I reached under my chair for a little window squeegee and handed it to him. He took it and prepared to take his place. Gueddy and I would perform our specially developed piece as an encore: "El Lavador de Vidrios" ("The Window Washer").
The children of Santa Cruz are uniformly poor and usually in rags. You can see many of them on street corners and at traffic circles holding window squeegees and pails. As the lights turn red, they swoop down upon delayed motorists, who wave their hands vigorously in attempts to discourage them. The children are not deterred. They vigorously swab the windshields in hope of earning half a boliviano, worth about 9 cents.

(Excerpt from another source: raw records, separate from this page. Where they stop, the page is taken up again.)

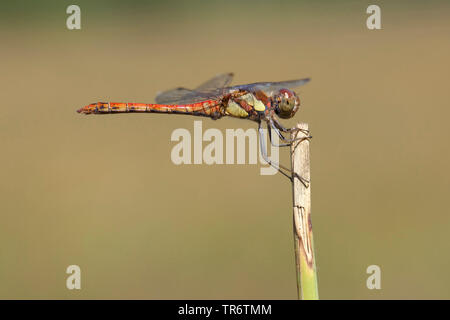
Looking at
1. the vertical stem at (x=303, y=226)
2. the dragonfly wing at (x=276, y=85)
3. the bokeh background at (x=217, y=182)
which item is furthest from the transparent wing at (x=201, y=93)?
the bokeh background at (x=217, y=182)

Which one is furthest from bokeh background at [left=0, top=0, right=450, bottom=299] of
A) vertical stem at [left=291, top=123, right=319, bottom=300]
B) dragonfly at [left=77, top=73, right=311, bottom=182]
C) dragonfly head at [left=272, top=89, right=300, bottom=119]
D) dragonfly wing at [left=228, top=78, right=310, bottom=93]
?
vertical stem at [left=291, top=123, right=319, bottom=300]

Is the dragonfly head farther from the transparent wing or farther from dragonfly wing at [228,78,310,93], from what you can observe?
the transparent wing

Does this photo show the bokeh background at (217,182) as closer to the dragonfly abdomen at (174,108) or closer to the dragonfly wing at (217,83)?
the dragonfly wing at (217,83)

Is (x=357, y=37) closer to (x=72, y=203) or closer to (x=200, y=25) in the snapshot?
(x=200, y=25)

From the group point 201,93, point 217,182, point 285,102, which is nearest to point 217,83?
point 201,93

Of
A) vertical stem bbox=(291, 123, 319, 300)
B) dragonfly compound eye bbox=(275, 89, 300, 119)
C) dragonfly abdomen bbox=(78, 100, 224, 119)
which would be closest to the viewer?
vertical stem bbox=(291, 123, 319, 300)

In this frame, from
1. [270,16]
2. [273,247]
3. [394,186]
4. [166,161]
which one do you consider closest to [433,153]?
[394,186]

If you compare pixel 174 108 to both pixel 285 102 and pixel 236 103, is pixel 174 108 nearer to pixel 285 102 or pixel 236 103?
pixel 236 103
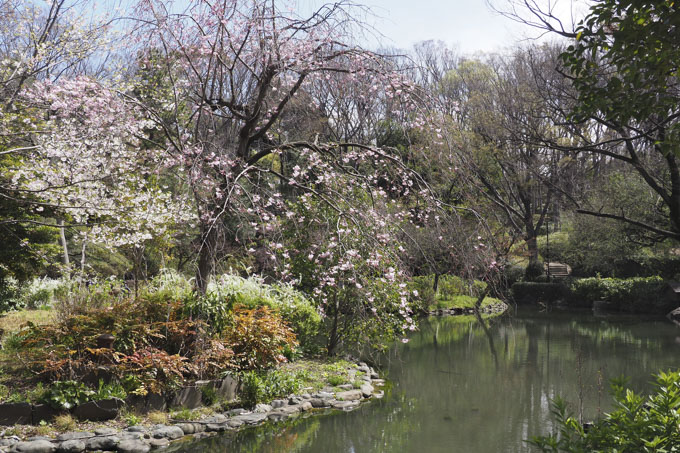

As the eager mime window-washer, Gueddy stationed himself in profile downstage. As the harried motorist on my way home, I sat in a chair, center stage. The action proceeded.
As I began a series of bumpy movements, miming a grumpy driver on his way down a pot-holed street, Gueddy started a sequence of smooth side-gliding steps toward me, creating the illusion that I was moving toward him.
Approaching a traffic light, I noticed this boy with a pail and a wiper in hand. "Caramba!" I thought. "I can't beat the light, and now I will be attacked by this mosquito!" I braked the car; Gueddy coordinated his stop perfectly with mine as my body lurched slightly forward.
Gueddy approached me, waving his wiper in mute supplication. Our mimetic dialog began:
"Senor, can I wash you? Si?"
"No, no! Go away!"
"Por favor, senor. Por favor?"
"No! No! Vaya! Vaya!" ("Go away!")
I objected a third time, even more emphatically, to no avail. The boy had brazenly thrown himself into scrubbing my windshield. Before I could object further, he wiped the window on the passenger side. Finally, in an act of thoroughness that would shame many a professional lavador, he scrubbed the rear window as well. The audience laughed uproariously.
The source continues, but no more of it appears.